Foreman-Mackey and I looked at the variability of Kepler sources, trying to understand the variability introduced by instrument or detector or full-system sensitivity. There are a lot of effects, and they are oddly repeatable from season to season and from star to star, but with massive exceptions. So we don't really understand it. We briefly got to the point that we thought the variations might be additive, but by the end of the day we were feeling like the dominant effects are multiplicative. We got some very nice and useful feedback about it all from Tom Barclay (Ames) via Twitter (tm) and from Eric Ford (Florida) via email. There are many effects, including stellar abberation, stellar proper motions relative to the detector, both for target stars and for nearby stars, photometric mask issues, and spacecraft thermal and reorientation issues. We need to learn a lot!
At Astronomy meets Computer Vision meeting this morning, Fadely, Foreman-Mackey, and I spent a long time discussing with Schölkopf how we might try out some causal inference in astrophysics data sets. We didn't figure out the killer app, but we re-discussed some old things I have done in my life in galaxy evolution, where there are lots of correlations but little known when it comes to causality.
Schölkopf gave the second of his NYU Courant Lectures today, this time on inferring causality from observed data (data in hand, not intervention-based experiments). All of the ideas are built around concepts of conditional independence. In some cases these are the kinds of independences that are represented by graphical models; in some cases these are new kinds of independence ideas that compare distributions to features in functions that transform those distributions. He showed some simple cases where he can infer causality when we know the direction of causality. After his talk I proposed that we find some places in astrophysics where causality is debated and test them. I encourage suggestions from the peanut gallery.
One thing that Schölkopf has convinced me of in the last year or so is that the reason XDQSO beats SVM or simpler likelihood approaches to separating quasars from stars is that it contains a causal model of the noise process affecting the data. I kept thinking about it as being better because it is generative, but I was wrong: There are lots of ways to be generative that do not help in dealing with changing noise properties. It is really the causal prior information that has been injected into XD that makes it so good.

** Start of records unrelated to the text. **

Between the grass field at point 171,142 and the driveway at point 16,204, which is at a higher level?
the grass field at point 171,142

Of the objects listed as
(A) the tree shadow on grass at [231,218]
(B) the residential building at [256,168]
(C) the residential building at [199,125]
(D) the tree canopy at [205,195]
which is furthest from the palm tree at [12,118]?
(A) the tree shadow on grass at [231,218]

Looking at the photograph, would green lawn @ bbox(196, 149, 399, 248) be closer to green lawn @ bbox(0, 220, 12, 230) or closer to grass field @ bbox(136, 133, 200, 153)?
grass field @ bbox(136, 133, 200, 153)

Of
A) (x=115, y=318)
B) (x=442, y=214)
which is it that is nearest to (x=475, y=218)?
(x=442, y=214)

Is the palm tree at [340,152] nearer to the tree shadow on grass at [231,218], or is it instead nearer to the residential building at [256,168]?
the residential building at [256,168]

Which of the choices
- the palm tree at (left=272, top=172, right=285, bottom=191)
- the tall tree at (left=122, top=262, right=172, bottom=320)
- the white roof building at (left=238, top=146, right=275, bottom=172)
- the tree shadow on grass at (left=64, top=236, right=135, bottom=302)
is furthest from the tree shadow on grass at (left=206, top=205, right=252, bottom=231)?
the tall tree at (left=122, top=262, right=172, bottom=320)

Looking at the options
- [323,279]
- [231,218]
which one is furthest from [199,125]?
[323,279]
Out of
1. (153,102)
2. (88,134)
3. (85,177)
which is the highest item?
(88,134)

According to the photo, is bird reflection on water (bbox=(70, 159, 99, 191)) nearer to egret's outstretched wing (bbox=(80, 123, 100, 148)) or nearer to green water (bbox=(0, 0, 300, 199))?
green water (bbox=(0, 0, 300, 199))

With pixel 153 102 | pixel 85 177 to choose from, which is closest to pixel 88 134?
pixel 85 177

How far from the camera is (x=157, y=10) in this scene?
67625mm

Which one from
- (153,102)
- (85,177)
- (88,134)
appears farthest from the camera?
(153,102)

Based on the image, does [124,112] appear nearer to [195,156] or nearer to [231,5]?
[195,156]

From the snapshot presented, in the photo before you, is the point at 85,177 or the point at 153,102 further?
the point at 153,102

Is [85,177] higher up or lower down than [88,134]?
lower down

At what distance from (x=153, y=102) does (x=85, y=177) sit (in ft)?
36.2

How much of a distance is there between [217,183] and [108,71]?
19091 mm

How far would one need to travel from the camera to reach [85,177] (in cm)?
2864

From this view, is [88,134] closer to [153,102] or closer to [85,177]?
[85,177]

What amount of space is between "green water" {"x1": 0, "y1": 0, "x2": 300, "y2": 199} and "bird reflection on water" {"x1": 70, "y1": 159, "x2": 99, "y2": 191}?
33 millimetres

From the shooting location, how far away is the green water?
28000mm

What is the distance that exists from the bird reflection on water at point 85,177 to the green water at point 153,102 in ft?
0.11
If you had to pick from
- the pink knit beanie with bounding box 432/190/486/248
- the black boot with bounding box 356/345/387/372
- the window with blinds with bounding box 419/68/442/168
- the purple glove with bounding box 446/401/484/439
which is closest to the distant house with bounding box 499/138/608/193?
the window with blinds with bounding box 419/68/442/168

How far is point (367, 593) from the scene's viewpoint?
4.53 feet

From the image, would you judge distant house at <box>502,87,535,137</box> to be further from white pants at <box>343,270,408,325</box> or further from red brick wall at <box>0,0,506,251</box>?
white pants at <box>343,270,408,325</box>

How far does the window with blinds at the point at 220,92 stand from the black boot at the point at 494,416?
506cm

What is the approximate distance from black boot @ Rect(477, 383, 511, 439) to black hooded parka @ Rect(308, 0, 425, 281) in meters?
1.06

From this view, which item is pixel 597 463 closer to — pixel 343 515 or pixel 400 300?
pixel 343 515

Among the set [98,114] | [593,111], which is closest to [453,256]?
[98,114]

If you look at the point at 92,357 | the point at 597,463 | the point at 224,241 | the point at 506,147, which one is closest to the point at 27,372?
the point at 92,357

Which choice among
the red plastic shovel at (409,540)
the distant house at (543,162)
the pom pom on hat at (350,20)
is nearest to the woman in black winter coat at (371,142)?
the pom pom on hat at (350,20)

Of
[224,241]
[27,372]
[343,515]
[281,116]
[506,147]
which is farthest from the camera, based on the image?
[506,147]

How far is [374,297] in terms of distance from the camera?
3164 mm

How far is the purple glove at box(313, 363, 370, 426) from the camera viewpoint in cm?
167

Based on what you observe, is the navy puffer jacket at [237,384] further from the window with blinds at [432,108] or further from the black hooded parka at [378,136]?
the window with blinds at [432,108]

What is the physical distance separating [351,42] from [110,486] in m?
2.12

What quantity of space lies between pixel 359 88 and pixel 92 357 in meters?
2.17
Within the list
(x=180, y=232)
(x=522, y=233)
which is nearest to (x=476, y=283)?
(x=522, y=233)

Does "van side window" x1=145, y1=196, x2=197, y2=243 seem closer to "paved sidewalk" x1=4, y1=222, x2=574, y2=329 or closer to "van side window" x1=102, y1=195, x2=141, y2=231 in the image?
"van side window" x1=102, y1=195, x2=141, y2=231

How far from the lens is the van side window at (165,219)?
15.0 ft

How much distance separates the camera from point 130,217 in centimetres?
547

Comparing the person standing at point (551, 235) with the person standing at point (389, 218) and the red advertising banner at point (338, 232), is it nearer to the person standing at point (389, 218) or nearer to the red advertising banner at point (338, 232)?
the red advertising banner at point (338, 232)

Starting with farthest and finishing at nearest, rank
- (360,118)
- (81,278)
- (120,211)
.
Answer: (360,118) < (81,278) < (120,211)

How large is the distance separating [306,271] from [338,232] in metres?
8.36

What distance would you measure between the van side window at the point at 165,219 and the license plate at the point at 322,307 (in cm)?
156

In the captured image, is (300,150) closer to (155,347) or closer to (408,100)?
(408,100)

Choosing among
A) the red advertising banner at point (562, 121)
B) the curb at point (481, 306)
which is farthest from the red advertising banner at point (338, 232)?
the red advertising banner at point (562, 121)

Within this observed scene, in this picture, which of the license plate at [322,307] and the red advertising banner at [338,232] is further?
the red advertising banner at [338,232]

In a talk-filled day, McWilliams (Princeton) talked about super-massive black-hole merger events and their detectability (through gravitational waves) with pulsar timing, Zrake (NYU) defended his PhD on relativistic turbulence, and Schölkopf gave the first of his Courant Lectures at NYU on causal inference and machine learning. Zrake is particularly deserving of congratulations: He has demonstrated that (warm) relativistic turbulence has very similar statistics to non-relativistic turbulence, which is very, very new. He did this by writing and operating some pretty high-end open-source code.
The day began with a discussion with Tinker (which led to a set of email trails with SDSS-IV eBOSS) about how to make a uniform sample of quasars on the sky, when quasars look very like stars (morphologically and in color) and the photometric errors and stellar density are varying significantly. The answer is: You can't make a uniform sample, for extremely deep reasons: There really is far less information when the errors get worse, and there really are different prior expectations in regions of different stellar density. However, we talked about various approaches to mitigating final, observed quasar density variance in the final observed sample. Nothing is easy here. The problem is that quasars and stars look very similar in the SDSS ugriz filter set. (The crazy thing is that LSST has now set in stone that they will use the same filters! That seems like a big mistake, given everything we now know about stars, galaxies, and quasars in the ugriz bands.)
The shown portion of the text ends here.